Dürüstlük nedir?
Dürüstlük dendiğinde pek çok insanın aklına öncelikle model bir insan gelmekte ve bu insan da büyük çoğunlukla toplumda itibar sahibi olarak kabul edilen bir kişi olmaktadır. Saygınlık ya da toplum genelinde itibar sahibi olmak ile dürüstlük arasında vazgeçilmez bir bağlantı gibi varmış gibi görünse de, aslında itibar ya da saygınlık ile dürüstlük birbirinden oldukça farklı kavramlardır. Kişi için manevi bir sorumluluk olan dürüstlük, her bireyin seçim şansına sahip olduğu ve seçim yaparken de kendisinden başka bir otoritenin bulunmadığı bir tercihtir. Dürüst olup olmamak sadece bireysel bir seçimdir. Çok kısa ve yüzeysel bir biçimde dürüstlük kavramını açıklamak gerekirse, bireyin “ikiyüzlü” olmadan yaptığı tüm davranışlardır.
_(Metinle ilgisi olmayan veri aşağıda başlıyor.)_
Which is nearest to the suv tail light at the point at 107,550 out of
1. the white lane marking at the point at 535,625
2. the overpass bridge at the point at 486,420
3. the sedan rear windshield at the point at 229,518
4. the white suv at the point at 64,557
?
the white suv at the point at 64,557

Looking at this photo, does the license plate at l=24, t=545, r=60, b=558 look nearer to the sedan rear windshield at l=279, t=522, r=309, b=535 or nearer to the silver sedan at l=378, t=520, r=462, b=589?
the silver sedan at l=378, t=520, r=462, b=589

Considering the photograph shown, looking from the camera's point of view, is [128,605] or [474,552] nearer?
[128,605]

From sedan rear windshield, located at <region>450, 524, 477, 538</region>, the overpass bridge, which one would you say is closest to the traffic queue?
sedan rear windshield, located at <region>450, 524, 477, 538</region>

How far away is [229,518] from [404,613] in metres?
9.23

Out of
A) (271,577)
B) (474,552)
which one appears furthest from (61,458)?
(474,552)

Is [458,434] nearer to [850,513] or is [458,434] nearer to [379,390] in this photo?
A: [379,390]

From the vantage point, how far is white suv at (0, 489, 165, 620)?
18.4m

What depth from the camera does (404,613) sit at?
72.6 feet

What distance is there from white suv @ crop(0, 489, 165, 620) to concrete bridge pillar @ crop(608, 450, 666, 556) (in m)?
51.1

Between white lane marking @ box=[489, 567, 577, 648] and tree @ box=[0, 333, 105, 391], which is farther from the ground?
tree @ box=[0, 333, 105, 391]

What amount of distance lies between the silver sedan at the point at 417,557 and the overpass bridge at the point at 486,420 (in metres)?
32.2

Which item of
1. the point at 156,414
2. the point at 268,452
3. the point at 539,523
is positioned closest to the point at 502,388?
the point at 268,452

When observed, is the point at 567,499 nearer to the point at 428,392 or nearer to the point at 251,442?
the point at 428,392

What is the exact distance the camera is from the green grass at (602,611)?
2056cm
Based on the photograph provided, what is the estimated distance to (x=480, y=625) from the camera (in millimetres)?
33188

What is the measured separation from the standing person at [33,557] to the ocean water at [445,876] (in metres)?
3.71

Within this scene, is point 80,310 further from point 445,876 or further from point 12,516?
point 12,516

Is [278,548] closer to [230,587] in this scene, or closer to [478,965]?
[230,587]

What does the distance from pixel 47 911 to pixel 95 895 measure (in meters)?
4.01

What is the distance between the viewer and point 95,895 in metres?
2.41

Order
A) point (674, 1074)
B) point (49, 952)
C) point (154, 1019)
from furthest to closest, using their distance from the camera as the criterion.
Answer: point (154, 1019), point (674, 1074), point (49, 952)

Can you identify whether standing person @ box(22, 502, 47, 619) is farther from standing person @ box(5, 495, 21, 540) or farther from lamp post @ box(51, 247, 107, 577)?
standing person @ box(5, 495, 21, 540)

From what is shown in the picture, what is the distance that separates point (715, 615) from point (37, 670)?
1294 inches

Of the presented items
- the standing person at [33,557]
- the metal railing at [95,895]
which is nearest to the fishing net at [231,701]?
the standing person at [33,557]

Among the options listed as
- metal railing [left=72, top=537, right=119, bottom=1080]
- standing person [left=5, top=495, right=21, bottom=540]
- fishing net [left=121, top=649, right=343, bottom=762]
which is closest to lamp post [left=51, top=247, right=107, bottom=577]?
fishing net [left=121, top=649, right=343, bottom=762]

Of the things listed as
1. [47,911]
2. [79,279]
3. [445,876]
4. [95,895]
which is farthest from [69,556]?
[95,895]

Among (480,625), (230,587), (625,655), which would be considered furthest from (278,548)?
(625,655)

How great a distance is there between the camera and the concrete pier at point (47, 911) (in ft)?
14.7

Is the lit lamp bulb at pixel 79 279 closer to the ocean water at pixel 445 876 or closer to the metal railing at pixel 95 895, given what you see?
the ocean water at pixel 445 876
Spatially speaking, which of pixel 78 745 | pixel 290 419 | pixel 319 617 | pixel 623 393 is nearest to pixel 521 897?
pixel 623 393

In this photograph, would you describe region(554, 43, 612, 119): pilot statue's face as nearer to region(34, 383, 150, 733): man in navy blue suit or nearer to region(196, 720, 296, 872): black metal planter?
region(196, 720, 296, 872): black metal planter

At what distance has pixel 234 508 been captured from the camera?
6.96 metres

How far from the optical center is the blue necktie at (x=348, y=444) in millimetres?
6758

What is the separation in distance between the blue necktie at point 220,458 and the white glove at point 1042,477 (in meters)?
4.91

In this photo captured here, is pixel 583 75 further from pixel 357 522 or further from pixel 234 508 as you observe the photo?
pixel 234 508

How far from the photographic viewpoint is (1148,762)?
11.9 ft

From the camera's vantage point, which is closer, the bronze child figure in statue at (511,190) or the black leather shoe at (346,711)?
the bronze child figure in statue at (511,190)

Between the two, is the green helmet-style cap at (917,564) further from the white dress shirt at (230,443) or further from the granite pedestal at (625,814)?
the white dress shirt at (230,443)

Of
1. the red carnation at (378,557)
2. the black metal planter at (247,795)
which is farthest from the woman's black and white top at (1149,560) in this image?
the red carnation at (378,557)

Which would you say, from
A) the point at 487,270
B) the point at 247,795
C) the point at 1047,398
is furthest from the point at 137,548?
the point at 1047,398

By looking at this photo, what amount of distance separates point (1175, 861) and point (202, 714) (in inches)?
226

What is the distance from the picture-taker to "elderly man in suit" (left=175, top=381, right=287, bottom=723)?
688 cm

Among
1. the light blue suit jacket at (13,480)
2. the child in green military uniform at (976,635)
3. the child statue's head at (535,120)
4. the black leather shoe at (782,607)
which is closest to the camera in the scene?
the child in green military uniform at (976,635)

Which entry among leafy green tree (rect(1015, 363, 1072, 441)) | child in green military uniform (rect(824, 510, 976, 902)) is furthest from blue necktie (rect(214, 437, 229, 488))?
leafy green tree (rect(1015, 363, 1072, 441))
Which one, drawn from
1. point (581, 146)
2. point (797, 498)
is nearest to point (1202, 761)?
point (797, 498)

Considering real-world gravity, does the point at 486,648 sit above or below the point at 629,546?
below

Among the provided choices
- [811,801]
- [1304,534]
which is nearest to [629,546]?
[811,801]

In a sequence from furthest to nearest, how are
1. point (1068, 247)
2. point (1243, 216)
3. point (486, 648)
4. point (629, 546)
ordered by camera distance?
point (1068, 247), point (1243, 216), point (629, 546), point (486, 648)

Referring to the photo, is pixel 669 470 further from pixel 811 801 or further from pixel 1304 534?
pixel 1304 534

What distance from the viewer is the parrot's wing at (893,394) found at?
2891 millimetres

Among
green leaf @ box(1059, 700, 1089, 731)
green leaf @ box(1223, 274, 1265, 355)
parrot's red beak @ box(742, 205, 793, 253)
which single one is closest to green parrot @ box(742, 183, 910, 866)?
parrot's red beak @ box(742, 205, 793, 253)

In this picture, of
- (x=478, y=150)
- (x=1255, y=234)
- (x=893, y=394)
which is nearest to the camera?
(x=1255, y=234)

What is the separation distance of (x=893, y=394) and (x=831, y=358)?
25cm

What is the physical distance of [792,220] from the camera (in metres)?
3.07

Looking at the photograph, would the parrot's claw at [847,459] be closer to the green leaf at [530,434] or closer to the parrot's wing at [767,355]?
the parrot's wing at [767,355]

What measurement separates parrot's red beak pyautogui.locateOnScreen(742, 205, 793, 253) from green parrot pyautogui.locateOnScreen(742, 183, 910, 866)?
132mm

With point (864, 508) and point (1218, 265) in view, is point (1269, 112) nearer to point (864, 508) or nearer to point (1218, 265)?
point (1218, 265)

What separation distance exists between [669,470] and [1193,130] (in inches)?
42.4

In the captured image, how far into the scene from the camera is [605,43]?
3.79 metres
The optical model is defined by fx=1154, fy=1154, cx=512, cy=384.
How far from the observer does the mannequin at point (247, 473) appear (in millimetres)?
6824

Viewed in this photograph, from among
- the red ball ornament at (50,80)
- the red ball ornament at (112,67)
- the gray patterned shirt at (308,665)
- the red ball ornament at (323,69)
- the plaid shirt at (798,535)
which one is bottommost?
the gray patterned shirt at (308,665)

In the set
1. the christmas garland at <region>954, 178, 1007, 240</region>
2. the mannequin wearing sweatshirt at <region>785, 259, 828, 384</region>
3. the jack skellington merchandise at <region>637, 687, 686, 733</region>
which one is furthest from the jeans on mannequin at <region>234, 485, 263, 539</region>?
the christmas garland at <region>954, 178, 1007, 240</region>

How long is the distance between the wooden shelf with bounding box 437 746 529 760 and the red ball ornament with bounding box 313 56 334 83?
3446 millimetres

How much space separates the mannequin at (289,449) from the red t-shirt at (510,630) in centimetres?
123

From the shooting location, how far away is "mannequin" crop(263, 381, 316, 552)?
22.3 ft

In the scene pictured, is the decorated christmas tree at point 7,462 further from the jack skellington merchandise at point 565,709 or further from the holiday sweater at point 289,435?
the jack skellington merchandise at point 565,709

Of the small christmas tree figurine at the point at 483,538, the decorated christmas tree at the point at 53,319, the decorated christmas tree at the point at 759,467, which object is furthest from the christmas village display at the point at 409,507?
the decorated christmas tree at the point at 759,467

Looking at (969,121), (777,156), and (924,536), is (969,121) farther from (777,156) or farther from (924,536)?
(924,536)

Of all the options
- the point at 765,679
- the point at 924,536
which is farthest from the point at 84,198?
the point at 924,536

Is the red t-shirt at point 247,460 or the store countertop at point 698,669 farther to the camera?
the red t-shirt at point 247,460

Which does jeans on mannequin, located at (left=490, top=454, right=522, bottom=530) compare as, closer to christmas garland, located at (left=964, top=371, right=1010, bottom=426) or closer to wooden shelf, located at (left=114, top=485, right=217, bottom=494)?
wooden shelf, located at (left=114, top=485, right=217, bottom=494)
Kişinin alacağı kararlar ve bu kararlar doğrultusunda hayata geçireceği eylemleri doğrudan etkileyen dürüstlük kavramının insanların dünya görüşleriyle ilgili olup olmadığına dair de pek çok farklı düşünce dile getirilmiştir.
İlk bakışta insanların bir dine mensup olup olmamasının dürüst olup olmamasıyla ilgisi varmış gibi görünse de, aslında bireyin herhangi bir dine mensup olmaması dürüst olmasını engellemez. Zira ateist olan kişi de en az kendini dindar olarak tanımlayan kişiler kadar dürüst olabilir. Buradaki fark, ateist kişinin dürüstlüğünün rasyonel bir temele sahip olmaması olabilir ki bu da konunun daha da ilginç bir hale gelmesine neden olur. Zira kişinin çıkarlarını gözetmeden “doğru olduğuna inandığı şeyi yapmasının” ardında ölümden sonra yaşam olduğuna inanması farklı bir rasyonel temel iken ateist kişinin bu tür bir inanca sahip olmamasına ve kendisini yargılayacak bir tanrısal güce de inanmamasına rağmen yine de dürüst olmayı seçmesi oldukça ilginçtir. Bu tarz bir dürüstlüğün mantıklı ne gibi bir sebebi olacağına dair pek çok filozof ve psikolog oldukça kapsamlı araştırmalar yapmış, yapmaya da devam etmektedir. Ancak tekrar belirtilmesinde yarar var ki, kişinin ateist olup olmamasının dürüst olmasıyla herhangi bir ilgisi yoktur.
Tıpkı saygınlık ya da itibar sahibi olmak gibi insanların dini inançları da dürüstlükle ilgili değildir. Psikologlar bir insanın kendi çıkarlarını değil de başka insanların menfaatleri doğrultusunda eylemler yapması ardında yatan neden konusunda incelemeler yapmakta, bu konuda günümüzün bilim dünyasında birçok farklı görüş bulunmaktadır. Bu görüşler arasında dürüstlüğün insanoğlunun doğasında olduğu ve her insanın belirli bir dürüstlük anlayışı ile doğduğu belirten fikirler de yer almaktadır. Dürüstlüğün her insanın doğasında var olduğuna dair görüşler ahlak felsefesini de ilgilendirmektedir. Dürüst bir insan gerçek olarak kabul ettiği bir bilgi hakkında yalan söylemenin kendisi açısından avantajlı olduğu bilse dahi tüm dezavantajları göze alarak yalan söylemeyi ret eder. Bu doğrultuda bakıldığında ateist olsun olmasın dünya üzerindeki her insanın hayatının bir bölümünde dahi olsa dürüst olmayı seçebilmesi, dürüstlük kavramının insan olmanın gereği olduğuna dair fikirlerin de dile getirilmesine sebep olmuştur.